- SET PROBLEM
Could you format the text lines of the records below as a numbered list, skipping blank lines? Leave the pictures out of your answer.

- LISTING

· · · · ·

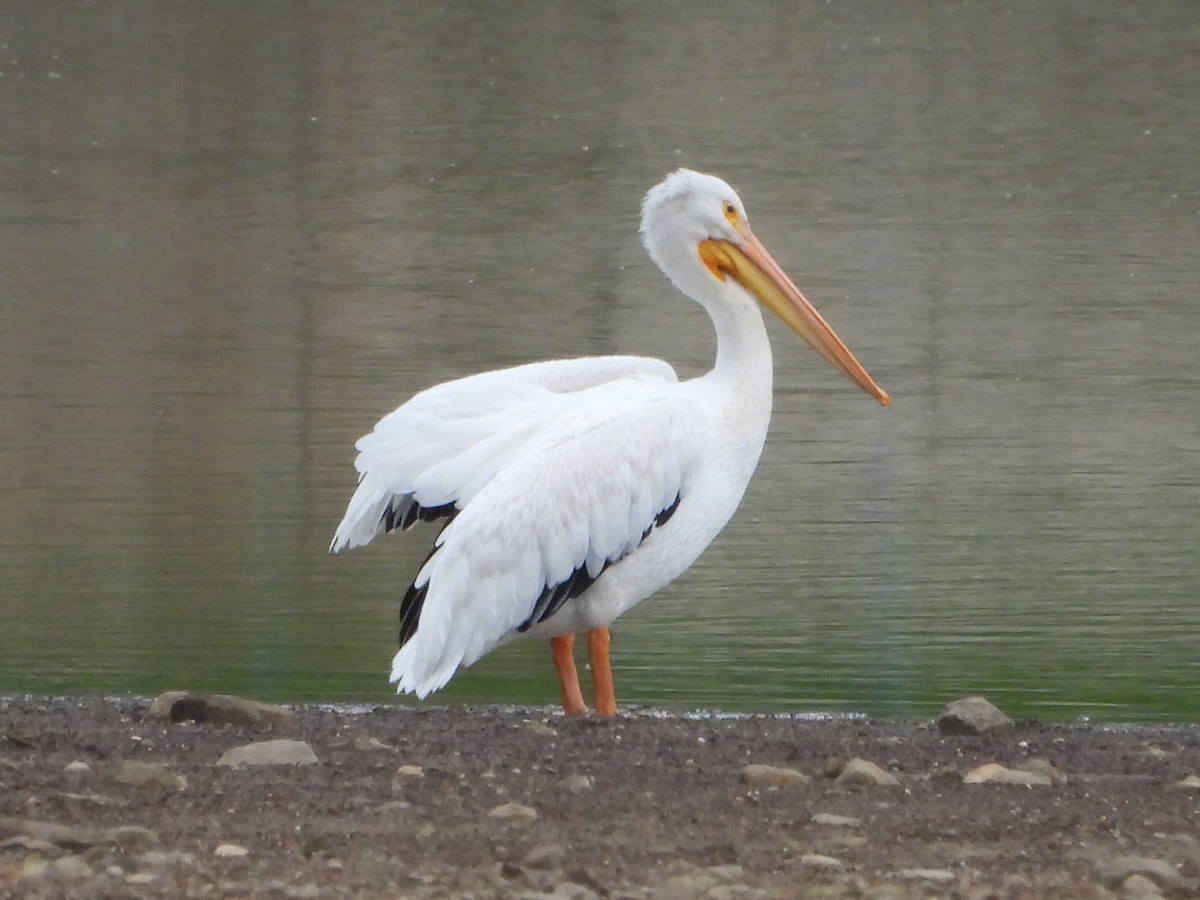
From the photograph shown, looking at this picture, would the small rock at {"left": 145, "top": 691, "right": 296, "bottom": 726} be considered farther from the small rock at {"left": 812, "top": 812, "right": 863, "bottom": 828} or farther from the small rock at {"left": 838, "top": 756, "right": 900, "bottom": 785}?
the small rock at {"left": 812, "top": 812, "right": 863, "bottom": 828}

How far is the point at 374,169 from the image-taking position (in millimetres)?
26547

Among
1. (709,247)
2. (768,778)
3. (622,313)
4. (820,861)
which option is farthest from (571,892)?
(622,313)

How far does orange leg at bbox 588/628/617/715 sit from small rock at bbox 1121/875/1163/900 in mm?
2606

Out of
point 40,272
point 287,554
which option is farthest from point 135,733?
point 40,272

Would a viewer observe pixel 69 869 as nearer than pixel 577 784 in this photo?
Yes

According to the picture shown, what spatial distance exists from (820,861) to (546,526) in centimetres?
240

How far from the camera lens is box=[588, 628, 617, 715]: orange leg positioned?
6.80 meters

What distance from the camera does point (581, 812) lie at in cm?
505

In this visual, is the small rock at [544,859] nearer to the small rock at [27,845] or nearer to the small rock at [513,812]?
the small rock at [513,812]

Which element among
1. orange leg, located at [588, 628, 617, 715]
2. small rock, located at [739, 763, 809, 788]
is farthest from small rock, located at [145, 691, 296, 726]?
small rock, located at [739, 763, 809, 788]

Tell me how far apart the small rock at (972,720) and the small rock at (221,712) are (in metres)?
1.64

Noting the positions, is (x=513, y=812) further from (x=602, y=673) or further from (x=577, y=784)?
(x=602, y=673)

· · · · ·

- ANSWER IN FULL
1. From the photograph shown, looking at this picture, would the small rock at {"left": 145, "top": 691, "right": 296, "bottom": 726} be considered farther from the small rock at {"left": 812, "top": 812, "right": 863, "bottom": 828} or farther from the small rock at {"left": 838, "top": 756, "right": 900, "bottom": 785}?
2. the small rock at {"left": 812, "top": 812, "right": 863, "bottom": 828}
3. How far is the point at 374,169 from the image-taking position (in millimetres)?
4. 26547
5. Among
6. 1. (709,247)
7. 2. (768,778)
8. 3. (622,313)
9. 4. (820,861)
10. which option is farthest from (571,892)?
11. (622,313)
12. How far does orange leg at bbox 588/628/617/715 sit from small rock at bbox 1121/875/1163/900 in mm?
13. 2606
14. Out of
15. point 40,272
16. point 287,554
17. which option is farthest from point 135,733?
18. point 40,272
19. Would a viewer observe pixel 69 869 as nearer than pixel 577 784 in this photo?
20. Yes
21. According to the picture shown, what spatial distance exists from (820,861) to (546,526) in centimetres?
22. 240
23. How far from the camera lens is box=[588, 628, 617, 715]: orange leg positioned?
24. 6.80 meters
25. What distance from the camera does point (581, 812) lie at in cm?
26. 505
27. In this visual, is the small rock at [544,859] nearer to the small rock at [27,845] or nearer to the small rock at [513,812]?
28. the small rock at [513,812]
29. Which element among
30. 1. orange leg, located at [588, 628, 617, 715]
31. 2. small rock, located at [739, 763, 809, 788]
32. is farthest from small rock, located at [145, 691, 296, 726]?
33. small rock, located at [739, 763, 809, 788]
34. Tell me how far apart the small rock at (972,720) and the small rock at (221,712) are (in metres)?
35. 1.64
36. Noting the positions, is (x=513, y=812) further from (x=602, y=673) or further from (x=577, y=784)?
37. (x=602, y=673)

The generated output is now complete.